→ **SOURCE PASSAGE**
Maybe something like this?

#!/usr/local/cpython-3.3/bin/python

'''Demonstrate a way of removing empty lists and empty strings from a nested list'''

import pprint

def remove_empty_recursive(input_obj):
    '''Remove empty lists and strings - worker function'''
    if isinstance(input_obj, str):
        if input_obj:
            # it's a nonempty string, pass it through
            return input_obj
        else:
            # string is empty, delete it
            return None
    elif isinstance(input_obj, list):
        if input_obj:
            new_obj = []
            for element in input_obj:
                subresult = remove_empty_recursive(element)
                if subresult is None:
                    pass
                else:
                    new_obj.append(subresult)
            if new_obj:
                return new_obj
            else:
                return None
        else:
            return None

def remove_empty(list_):
    '''Remove empty lists and strings - user callable portion'''
    result = remove_empty_recursive(list_)

→ **ITEMS**
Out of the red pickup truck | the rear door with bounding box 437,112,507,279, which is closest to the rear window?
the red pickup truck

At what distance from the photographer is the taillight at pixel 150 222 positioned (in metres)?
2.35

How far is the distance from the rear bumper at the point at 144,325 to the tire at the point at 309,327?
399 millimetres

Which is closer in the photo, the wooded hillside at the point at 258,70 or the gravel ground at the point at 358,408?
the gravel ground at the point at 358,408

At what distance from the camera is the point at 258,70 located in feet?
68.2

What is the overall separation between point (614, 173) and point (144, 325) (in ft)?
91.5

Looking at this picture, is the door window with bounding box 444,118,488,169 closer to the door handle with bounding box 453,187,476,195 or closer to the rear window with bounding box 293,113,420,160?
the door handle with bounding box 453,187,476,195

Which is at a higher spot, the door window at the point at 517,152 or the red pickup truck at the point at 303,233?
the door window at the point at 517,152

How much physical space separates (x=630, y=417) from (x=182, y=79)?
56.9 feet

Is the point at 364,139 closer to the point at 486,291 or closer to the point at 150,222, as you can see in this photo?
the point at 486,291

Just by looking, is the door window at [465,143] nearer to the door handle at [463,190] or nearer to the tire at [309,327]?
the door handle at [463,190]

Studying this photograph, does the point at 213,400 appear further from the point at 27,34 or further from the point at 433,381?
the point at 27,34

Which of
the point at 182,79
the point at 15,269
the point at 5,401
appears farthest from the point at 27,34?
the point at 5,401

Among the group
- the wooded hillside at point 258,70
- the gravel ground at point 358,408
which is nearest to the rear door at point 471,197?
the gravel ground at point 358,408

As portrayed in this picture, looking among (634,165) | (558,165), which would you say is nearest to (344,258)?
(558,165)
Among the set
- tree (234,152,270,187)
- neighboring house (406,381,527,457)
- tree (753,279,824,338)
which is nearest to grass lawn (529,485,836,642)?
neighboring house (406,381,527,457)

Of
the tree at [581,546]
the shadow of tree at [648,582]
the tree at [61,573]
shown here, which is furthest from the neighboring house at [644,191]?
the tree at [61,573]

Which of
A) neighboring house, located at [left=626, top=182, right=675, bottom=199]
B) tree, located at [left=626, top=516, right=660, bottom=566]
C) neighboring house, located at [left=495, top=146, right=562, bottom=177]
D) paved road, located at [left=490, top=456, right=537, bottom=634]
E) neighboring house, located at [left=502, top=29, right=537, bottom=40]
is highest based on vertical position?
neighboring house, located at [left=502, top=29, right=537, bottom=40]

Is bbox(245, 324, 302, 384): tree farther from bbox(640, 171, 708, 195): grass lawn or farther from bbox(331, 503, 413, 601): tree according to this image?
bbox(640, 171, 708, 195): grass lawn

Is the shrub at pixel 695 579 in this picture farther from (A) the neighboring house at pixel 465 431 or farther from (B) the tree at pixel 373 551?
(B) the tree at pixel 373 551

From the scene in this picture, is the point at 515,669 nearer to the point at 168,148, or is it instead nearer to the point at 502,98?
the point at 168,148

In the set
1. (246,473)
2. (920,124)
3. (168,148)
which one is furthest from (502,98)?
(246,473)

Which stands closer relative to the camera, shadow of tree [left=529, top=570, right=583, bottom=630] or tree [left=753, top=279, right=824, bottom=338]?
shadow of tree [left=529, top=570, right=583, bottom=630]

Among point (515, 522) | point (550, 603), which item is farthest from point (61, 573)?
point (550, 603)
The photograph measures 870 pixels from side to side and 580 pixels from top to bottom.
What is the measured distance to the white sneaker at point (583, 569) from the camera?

→ **COMPLETE THE FOLLOWING**
[a] According to the Python code for removing empty lists and strings, what does remove_empty_recursive return when it is passed an empty string?
[b] Carry on the Python code for removing empty lists and strings, starting right after its last line.

→ **ANSWERS FOR THE TASKS**
[a] It returns None.

[b]
    return result

def for_comparison():
    '''Show what the O.P. wanted, for comparison's sake'''
    list_ = [
        ['subitem'],
        'item',
        [
            'item',
            'item'
        ]
    ]
    return pprint.pformat(list_)

def main():
    '''Main function'''

    list_ = [
        [],
        ['', 'subitem'],
        [[]],
        'item',
        [
            'item',
            'item',
            [''],
            []
        ],
        []
    ]

    result = remove_empty(list_)
    print('actual result:')
    pprint.pprint(result)
    print('desired result:')
    print(for_comparison())

main()

If that's not quite it, you may want to share a more detailed example that this fails on.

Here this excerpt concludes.